As a critical component of the U.S. economy, commercial trucking faces myriad operational and liability risks. Developing a risk management program to identify and to mitigate those risks ensures continued profitability. In the first part of our risk management strategies series, we illustrated the importance of fleet risk management in protecting drivers, vehicles, and business assets. We then identified the four key components of safety in trucking and began to dive deeper into these components. In this second part, we will continue to provide fleet owners with safety-oriented risk management practices that supplement the protection of truck insurance.
Driver Training: Focusing on Safety
Many of the most successful fleet operations in the United States have their own driver training programs. These programs provide drivers with advanced knowledge, preparing them for the challenges they will face on the road.
Safety-oriented driver training programs must be conducted with new hires as well as on an ongoing basis with more experienced team members. This training can take many forms, but typically includes training modules like:
- Defensive driving practices
- Inclement weather driving strategies
- Distracted driver training
- Procedures for handling breakdowns or roadside emergencies
- Safe parking and overnight practices
- Personal protection for drivers
- Regulatory requirements for truckers
It is important to note that driver training is an essential element in any fleet risk management program. This training provides drivers with the knowledge they need to operate safely as well as reinforces the company’s commitment to establishing a safety-oriented culture.
Accountability: A Top-Down Approach
In modern commercial fleet operations, the entire organization is involved in developing and maintaining safe practices. From owners to managers, dispatchers, and drivers, each individual must be accountable for their actions. Accountability is a core component of fleet risk management and is as important to the overall strategy as trucking insurance.
What does accountability in trucking entail? It begins with communication, allowing stakeholders to share their insights and concerns with others. One of the best ways to foster communication within the organization is to deploy robust reporting tools, giving drivers and managers an easy way to address problems and to offer potential solutions.
Technology also plays a role in fleet accountability; many businesses have adopted telematics and camera systems to monitor driver behaviors on the road. Telematics systems use an array of sensors to give fleet managers granular overviews of vehicle operating conditions, truck routing, engine idle times, and fuel management. In-cab camera systems record drivers as they operate vehicles; the footage can be used to address unsafe behaviors like distracted driving and is best utilized as a learning tool for the entire organization. Examples of driver behaviors recorded by cameras can be rolled into future training seminars for drivers, allowing them to gain an understanding of safer driving principles.

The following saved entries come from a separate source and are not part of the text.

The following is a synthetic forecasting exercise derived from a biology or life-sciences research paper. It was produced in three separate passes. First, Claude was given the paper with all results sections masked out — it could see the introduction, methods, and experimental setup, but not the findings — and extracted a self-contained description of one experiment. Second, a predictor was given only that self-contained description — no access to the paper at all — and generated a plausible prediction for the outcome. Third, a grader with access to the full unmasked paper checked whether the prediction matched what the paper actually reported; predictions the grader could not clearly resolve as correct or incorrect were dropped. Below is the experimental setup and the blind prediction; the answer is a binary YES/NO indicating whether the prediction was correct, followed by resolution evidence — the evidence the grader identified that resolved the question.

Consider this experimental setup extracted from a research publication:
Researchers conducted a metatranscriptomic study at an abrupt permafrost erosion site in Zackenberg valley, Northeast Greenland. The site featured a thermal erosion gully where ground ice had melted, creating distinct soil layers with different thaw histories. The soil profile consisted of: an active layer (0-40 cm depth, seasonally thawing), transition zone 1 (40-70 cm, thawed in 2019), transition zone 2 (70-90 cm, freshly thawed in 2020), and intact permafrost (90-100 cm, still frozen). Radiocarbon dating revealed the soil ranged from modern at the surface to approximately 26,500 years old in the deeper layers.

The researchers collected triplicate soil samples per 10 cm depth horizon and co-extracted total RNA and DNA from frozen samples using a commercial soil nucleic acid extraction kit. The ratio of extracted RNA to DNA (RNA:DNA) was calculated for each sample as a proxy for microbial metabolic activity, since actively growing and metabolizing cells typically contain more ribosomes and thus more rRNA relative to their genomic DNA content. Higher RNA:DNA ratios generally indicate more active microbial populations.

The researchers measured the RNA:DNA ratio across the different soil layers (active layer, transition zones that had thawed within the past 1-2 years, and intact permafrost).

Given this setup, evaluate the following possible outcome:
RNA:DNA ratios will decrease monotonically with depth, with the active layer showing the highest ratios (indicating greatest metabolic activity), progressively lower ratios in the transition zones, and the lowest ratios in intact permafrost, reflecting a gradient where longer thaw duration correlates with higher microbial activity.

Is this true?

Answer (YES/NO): NO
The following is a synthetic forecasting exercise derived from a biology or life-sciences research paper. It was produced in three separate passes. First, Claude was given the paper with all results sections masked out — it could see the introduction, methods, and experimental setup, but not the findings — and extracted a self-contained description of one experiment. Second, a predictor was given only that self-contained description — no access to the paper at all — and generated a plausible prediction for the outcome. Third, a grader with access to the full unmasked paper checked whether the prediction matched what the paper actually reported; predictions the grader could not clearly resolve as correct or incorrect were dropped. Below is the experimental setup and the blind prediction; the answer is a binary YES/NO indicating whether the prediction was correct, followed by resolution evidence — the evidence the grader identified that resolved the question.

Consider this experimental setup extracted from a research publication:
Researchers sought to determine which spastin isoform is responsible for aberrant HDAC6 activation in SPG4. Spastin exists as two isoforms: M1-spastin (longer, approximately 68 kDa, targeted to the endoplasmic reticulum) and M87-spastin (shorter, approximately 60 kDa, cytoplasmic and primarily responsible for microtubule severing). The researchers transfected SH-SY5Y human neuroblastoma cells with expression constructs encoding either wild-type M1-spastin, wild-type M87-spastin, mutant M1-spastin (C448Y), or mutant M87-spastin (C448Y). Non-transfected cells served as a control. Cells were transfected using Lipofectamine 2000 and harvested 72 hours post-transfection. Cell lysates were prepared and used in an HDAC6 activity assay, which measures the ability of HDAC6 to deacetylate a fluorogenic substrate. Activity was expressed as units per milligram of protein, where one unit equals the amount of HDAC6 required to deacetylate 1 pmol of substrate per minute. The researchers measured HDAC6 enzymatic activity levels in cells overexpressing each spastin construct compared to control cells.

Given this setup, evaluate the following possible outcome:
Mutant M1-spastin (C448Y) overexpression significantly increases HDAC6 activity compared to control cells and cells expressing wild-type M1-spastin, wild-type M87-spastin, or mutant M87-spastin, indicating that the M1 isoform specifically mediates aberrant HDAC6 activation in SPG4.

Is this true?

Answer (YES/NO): YES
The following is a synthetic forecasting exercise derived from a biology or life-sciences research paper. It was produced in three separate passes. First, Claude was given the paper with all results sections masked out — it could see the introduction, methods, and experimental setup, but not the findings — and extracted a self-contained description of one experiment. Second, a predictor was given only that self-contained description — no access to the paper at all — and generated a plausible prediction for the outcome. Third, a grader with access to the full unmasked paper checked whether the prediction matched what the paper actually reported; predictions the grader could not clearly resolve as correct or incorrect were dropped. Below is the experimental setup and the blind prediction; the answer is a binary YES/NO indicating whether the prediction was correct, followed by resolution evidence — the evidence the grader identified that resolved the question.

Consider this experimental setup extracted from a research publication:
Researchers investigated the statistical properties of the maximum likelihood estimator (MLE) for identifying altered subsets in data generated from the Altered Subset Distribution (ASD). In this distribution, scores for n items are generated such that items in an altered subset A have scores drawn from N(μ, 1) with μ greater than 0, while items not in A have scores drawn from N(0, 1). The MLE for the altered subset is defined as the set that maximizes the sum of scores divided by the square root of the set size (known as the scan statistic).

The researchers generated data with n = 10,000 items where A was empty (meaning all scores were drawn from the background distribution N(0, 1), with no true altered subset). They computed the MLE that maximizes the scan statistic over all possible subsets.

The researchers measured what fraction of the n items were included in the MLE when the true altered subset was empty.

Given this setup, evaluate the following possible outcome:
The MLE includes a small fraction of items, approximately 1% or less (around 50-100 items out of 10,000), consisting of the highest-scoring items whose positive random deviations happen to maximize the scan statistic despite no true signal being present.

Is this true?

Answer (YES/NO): NO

Camera systems can also be used for incident reconstruction, such as after a vehicle collision. Liabilities can be assigned more accurately, serving to implicate or vindicate drivers as well as bolster the protection of trucking insurance should an accident occur. Finally, these systems help to enforce fleet policies, such as those pertaining to operating mobile devices like phones or tablets while driving.
Investing in Safety
Fleet owners know that a safe operation is an efficient operation. When drivers are well-qualified, well-trained, and monitored on the road, the rate of claims against trucking insurance policies is reduced. This can save fleets substantial amounts in overhead expenses each year.
If safe driving practices are so valuable from an expense perspective, why do many companies appear resistant to implementing fleet risk management programs? The answer is the perceived expense associated with these programs, which can include:
- Costs of recruiting and hiring qualified drivers.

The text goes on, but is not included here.